====== Extract

Ditto on that! Last time I tried that I didn't feel so good afterwards.


----------



## hawaiian (Jan 24, 2011)

My record stands at 4 only because after the 3rd one I went to a lighter cigar and I couldn't taste anything. Felt like puffin on air. I need to plan better next time.


----------



## Cigary (Oct 19, 2007)

When the weather cooperates I will do 2 churchills right after the other and I usually am watching movies on the computer outside deck off my MB...it's great and I'll smoke from midnight til 4 or 5 am. I've done 3 every once in awhile but that means I need to drink a bit more and have to refill the 8 ounce flask...talk about an alcohol/nicotine wrestling match. By the time I go to bed I'm asleep within 10 minutes....I think I just discovered my cure for insomnia.


----------



## REDROMMY (Jan 17, 2011)

dav0 said:


> Chris, yeah, at the March herf I think I had 6, 4 after my tooth came out!
> :scared:


Sounds like missed a good one!

Most i ever smoked back to back was 3 during the course of a day. Kept going until i found one i liked.


----------



## boxer757 (Apr 18, 2007)

When I worked at a b&m there were some long shifts where I would smoke 7 or 8 in a row. The cigars were paid for and I was feeling spry I guess.

============
====== Information supplied

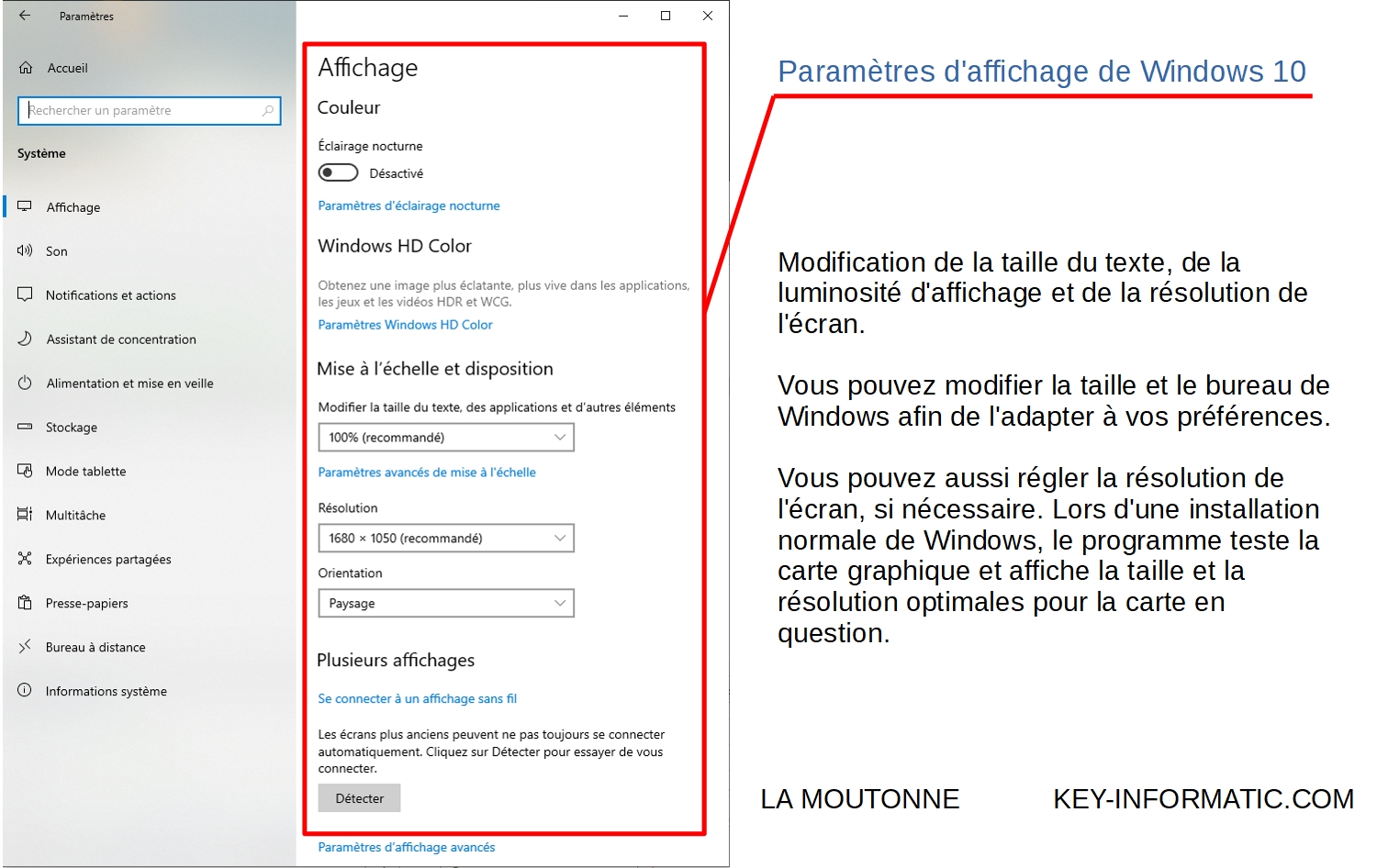 Paramètres

Accueil

Rechercher un paramètre

Système

Affichage

Son

Notifications et actions

Assistant de concentration

Alimentation et mise en veille

Stockage

Mode tablette

Multitâche

Expériences partagées

Presse-papiers

Bureau à distance

Informations système

Affichage

Couleur

Éclairage nocturne

Désactivé

Paramètres d'éclairage nocturne

Windows HD Color

Obtenez une image plus éclatante, plus vive dans les applications, les jeux et les vidéos HDR et WCG.

Paramètres Windows HD Color

Mise à l'échelle et disposition

Modifier la taille du texte, des applications et d'autres éléments

100% (recommandé)

Paramètres avancés de mise à l'échelle

Résolution

1680 × 1050 (recommandé)

Orientation

Paysage

Plusieurs affichages

Se connecter à un affichage sans fil

Les écrans plus anciens peuvent ne pas toujours se connecter automatiquement. Cliquez sur Détecter pour essayer de vous connecter.

Détecter

Paramètres d'affichage avancés

Paramètres d'affichage de Windows 10

Modification de la taille du texte, de la luminosité d'affichage et de la résolution de l'écran.

Vous pouvez modifier la taille et le bureau de Windows afin de l'adapter à vos préférences.

Vous pouvez aussi régler la résolution de l'écran, si nécessaire. Lors d'une installation normale de Windows, le programme teste la carte graphique et affiche la taille et la résolution optimales pour la carte en question.

LA MOUTONNE KEY-INFORMATIC.COM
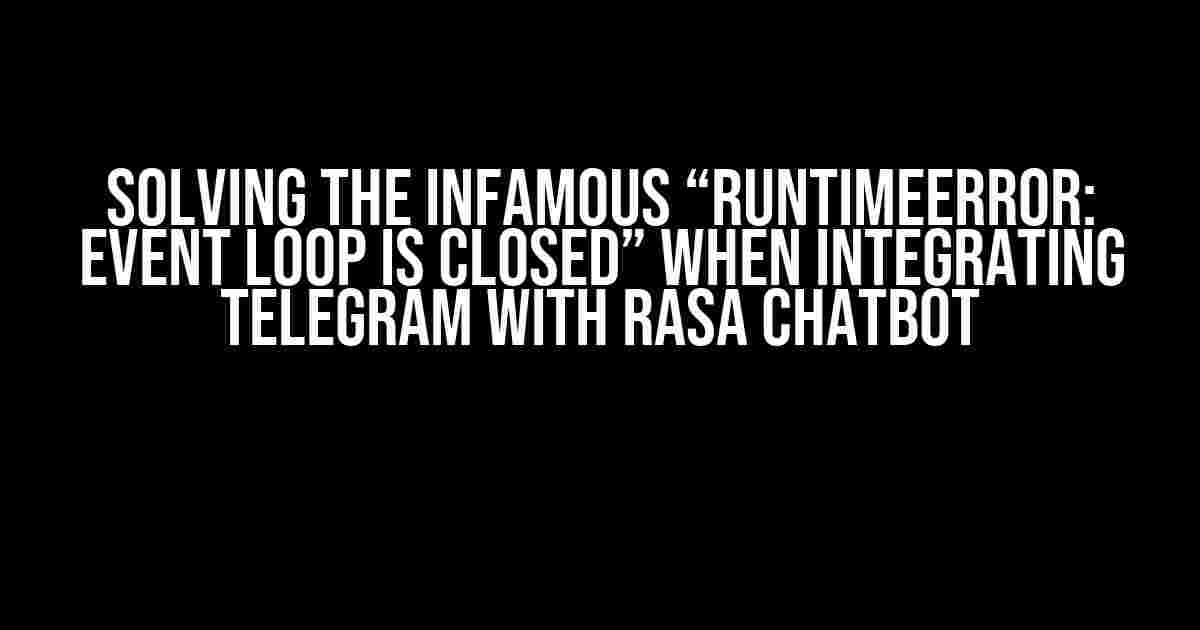 SOLVING THE INFAMOUS “RUNTIMEERROR: EVENT LOOP IS CLOSED” WHEN INTEGRATING TELEGRAM WITH RASA CHATBOT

============

**Work item:**
Copy out the entire forum thread about smoking cigars back to back, word for word. You won't need the lines for this.

**Task answer:**
Ditto on that! Last time I tried that I didn't feel so good afterwards.


----------



## hawaiian (Jan 24, 2011)

My record stands at 4 only because after the 3rd one I went to a lighter cigar and I couldn't taste anything. Felt like puffin on air. I need to plan better next time.


----------



## Cigary (Oct 19, 2007)

When the weather cooperates I will do 2 churchills right after the other and I usually am watching movies on the computer outside deck off my MB...it's great and I'll smoke from midnight til 4 or 5 am. I've done 3 every once in awhile but that means I need to drink a bit more and have to refill the 8 ounce flask...talk about an alcohol/nicotine wrestling match. By the time I go to bed I'm asleep within 10 minutes....I think I just discovered my cure for insomnia.


----------



## REDROMMY (Jan 17, 2011)

dav0 said:


> Chris, yeah, at the March herf I think I had 6, 4 after my tooth came out!
> :scared:


Sounds like missed a good one!

Most i ever smoked back to back was 3 during the course of a day. Kept going until i found one i liked.


----------



## boxer757 (Apr 18, 2007)

When I worked at a b&m there were some long shifts where I would smoke 7 or 8 in a row. The cigars were paid for and I was feeling spry I guess.